Choosing Photos
I like to take wildlife photographs. I find it meditative, and over many years I've photographed some interesting and uncommon animals. Some highlights so far include:
- Seeing reintroduced Red Kites in Avoca, Co. Wicklow
- Watching Red Deer fight in the annual rutt in Killarney, Co. Kerry
- Briefly photographing a pine marten (a yellow-bibbed weasel) after a day waiting in a likely spot for it to appear
For each of these trips I accumulated thousands of photographs, and had to spend a lot of time "deduplicating" and picking favourites. To keep things fun, I built a CLI called Badger to speed up this work.
The algorithm is simple:
- Cluster photographs taken about the same time into "shoots"
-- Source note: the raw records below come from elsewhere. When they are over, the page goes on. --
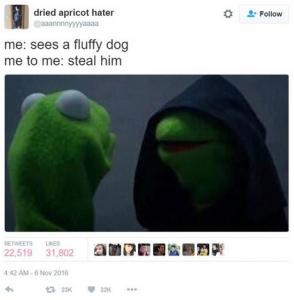 evilkermit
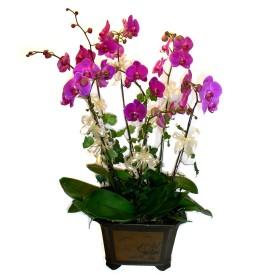 İsparta cicek , cicekci  4 adet orkide çiçegi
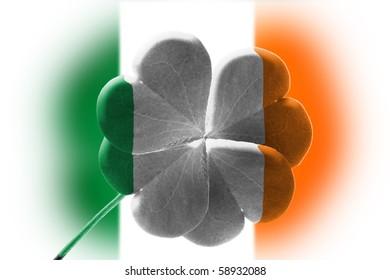 Four leaf clover shamrock wrapped in color of Irish Flag illustration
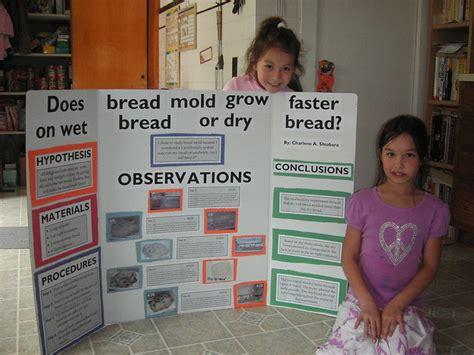 mold bread experiment   mold grow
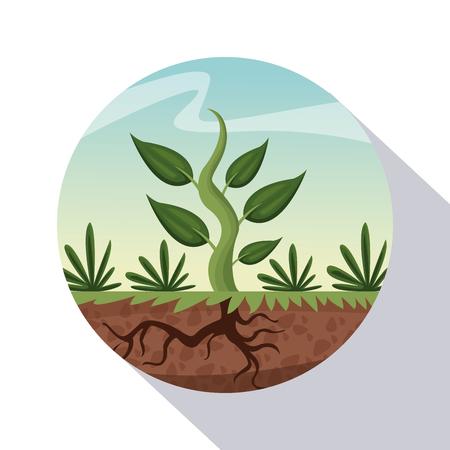 circular frame shading of poster closeup growing plant vector illustration Illustration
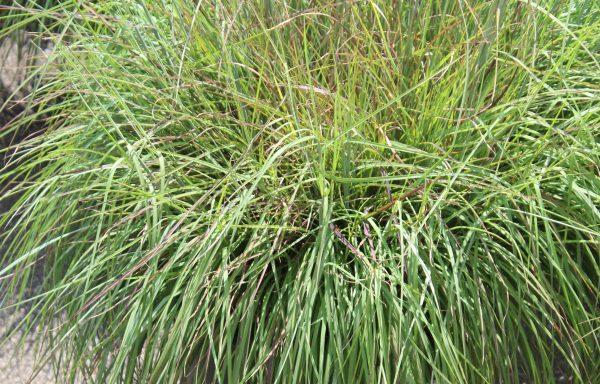Grass, Blue Stem 'Black Mountain'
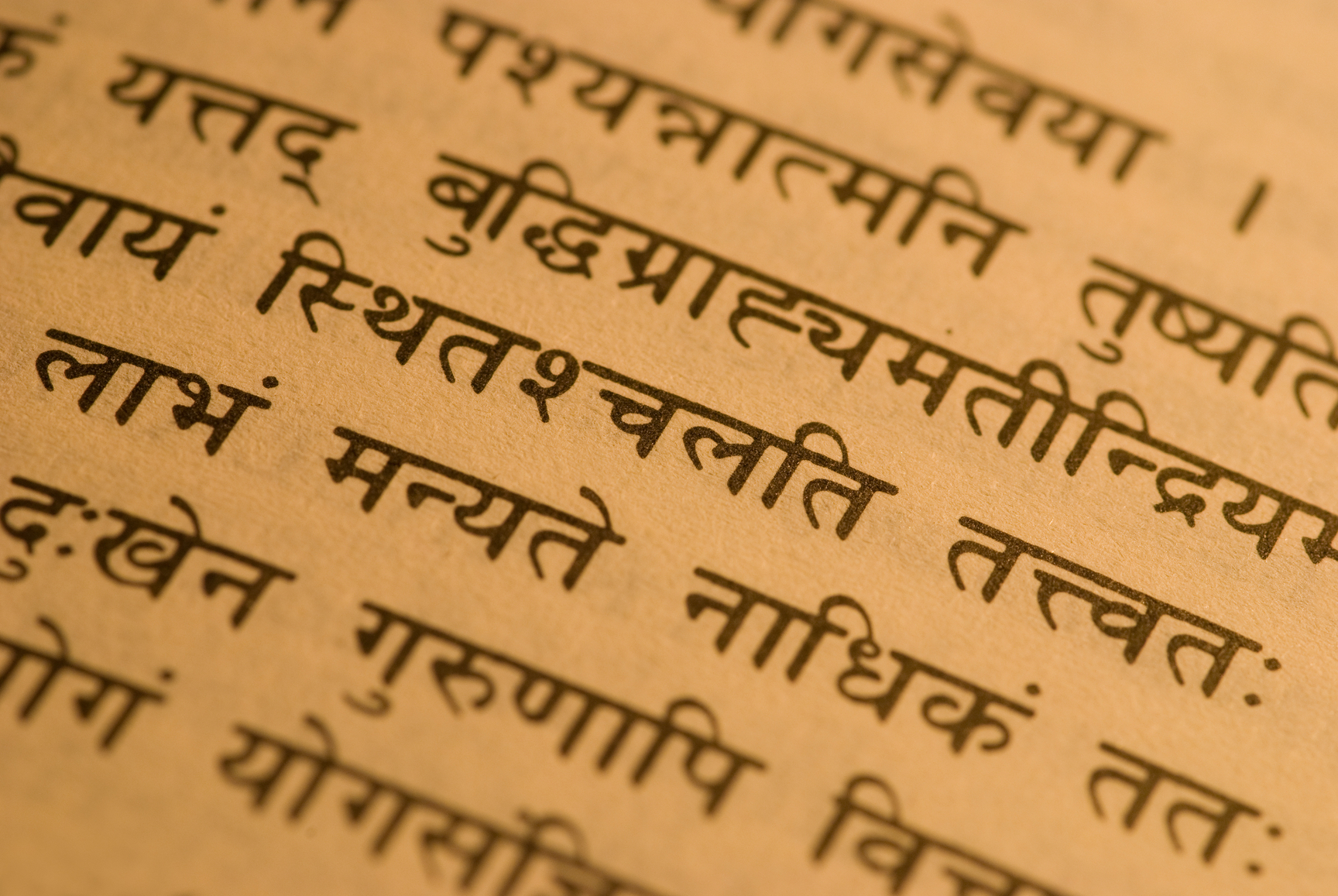 indian village where people speak in sanskrit vina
- Label images with a blurriness estimate
- Manually choose favourites in each cluster
I detected image-blur using the variance of a photo's laplacian. This value has no global meaning, but for two very similar images it reliably indicates which of two is blurrier.
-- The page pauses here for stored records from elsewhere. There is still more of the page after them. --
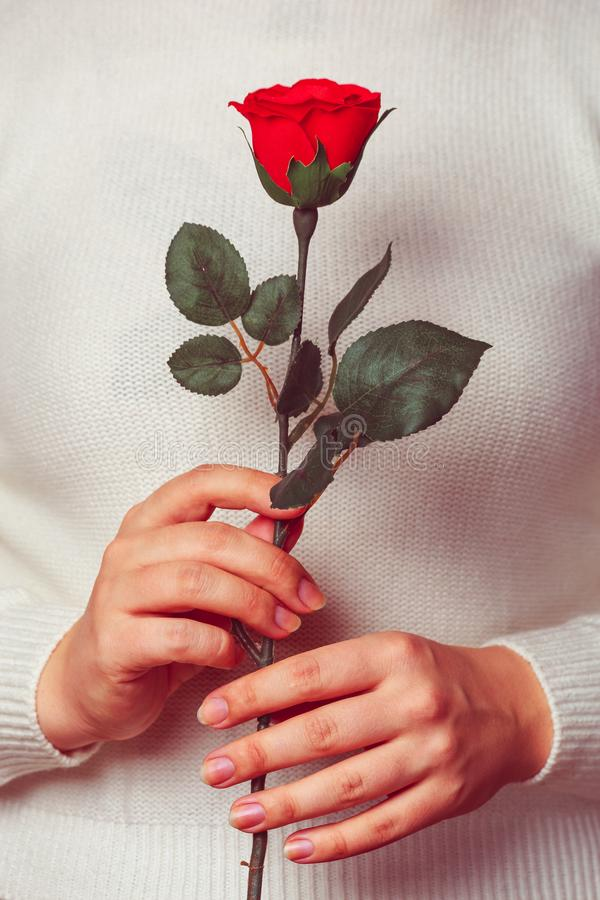 Female hands holding red rose as symbol of love at Valentines day. Young woman stock photo
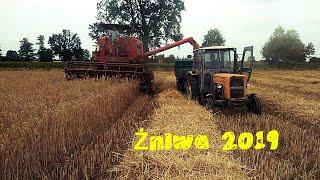 Żniwa 2019 / Pszenżyto / Bizon zo56 & Ursus c-360 Przyczepy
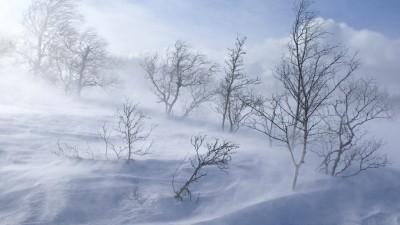 Ветер со снегом - долгой зиме
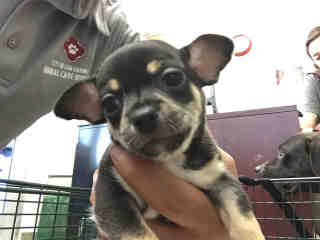 CHIHUAHUA - SMOOTH COATED Male  Young  Puppy #A439665#  Animal Care Services (San Antonio) - click here to view larger pic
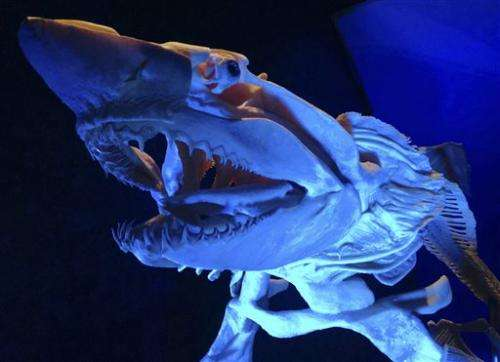 Georgia Aquarium exhibits preserved sea creatures
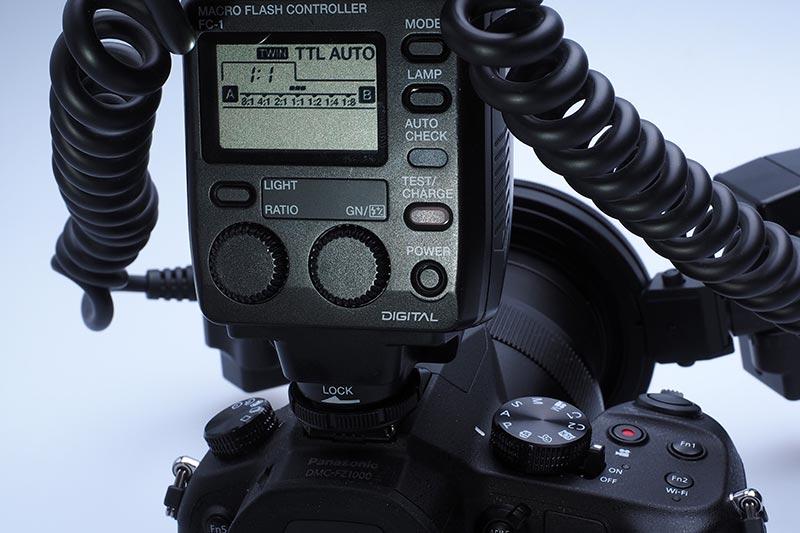 P8100014.jpg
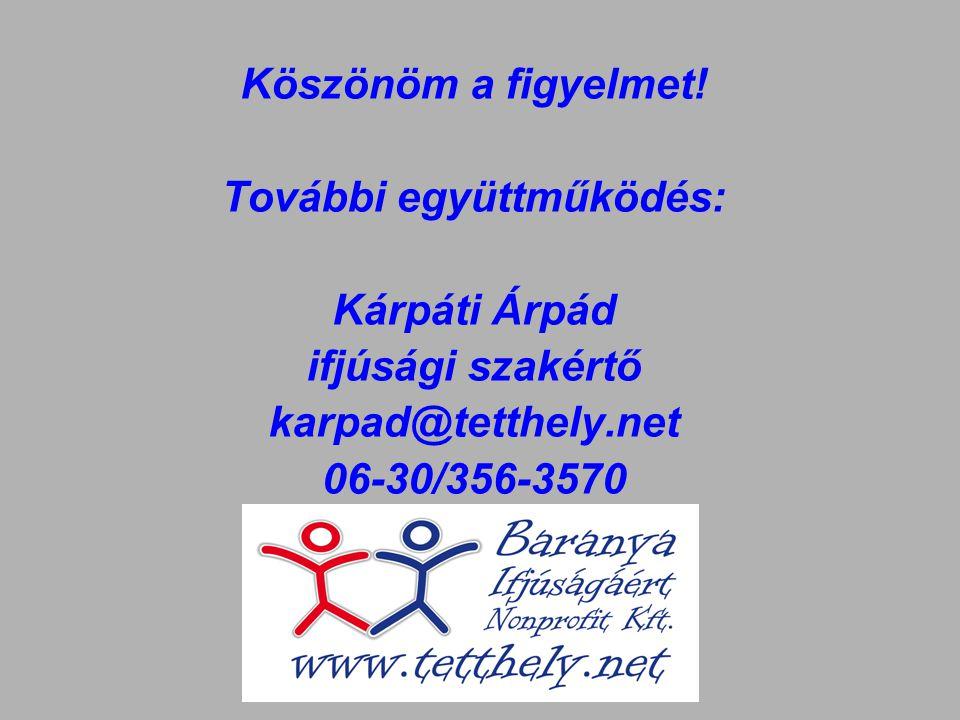 Köszönöm a figyelmet! További együttműködés: Kárpáti Árpád ifjúsági szakértő karpad@tetthely.net 06-30/356-3570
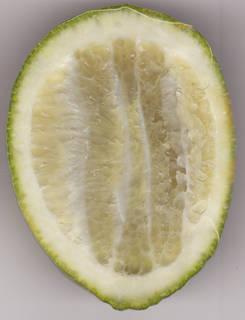 Fruits 0001
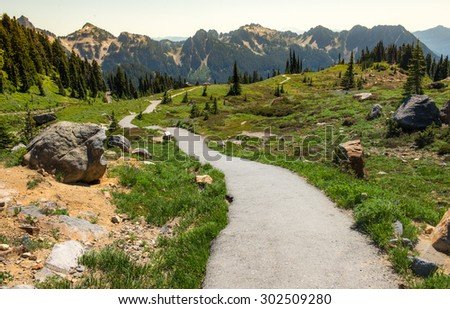 Hiking in the lush meadows in Mount Rainier National Park - stock photo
To group similar images together, I clustered them using their timestamps and DBSCAN. DBSCAN creates as many clusters as needed, and allow one-off photos to be added to a noise cluster.
After grouping & labeling photos I manually pick favourites in each cluster, using the blur label to more quickly find "keepers".
Badger has a few other features; it handles video (which I don't check for blurriness) and raw images associated with JPG files output by my camera.
Does it work? Yes, with caveats. The library I use computes blur slowly (1 - 2s per image) and it still takes a little time to work through the remaining images manually. The clustering method is imperfect; in future I'll research a better method of clustering similar images. But, on the whole, I've sorted hundreds of thousands of images using this system and for most day-trips I have images sorted within thirty minutes.
Takeaway Points
- Imperfect methods of detecting blur and grouping images still reduces manual work
- Heuristics methods beat no methods
Addendum, October 2024
Years later, I'm still using this project. It's sorted hundreds of photo albums for me and cuts my processing time down to roughly a quarter. It's due a rewrite (it's a little buggy) but the fundementals are good.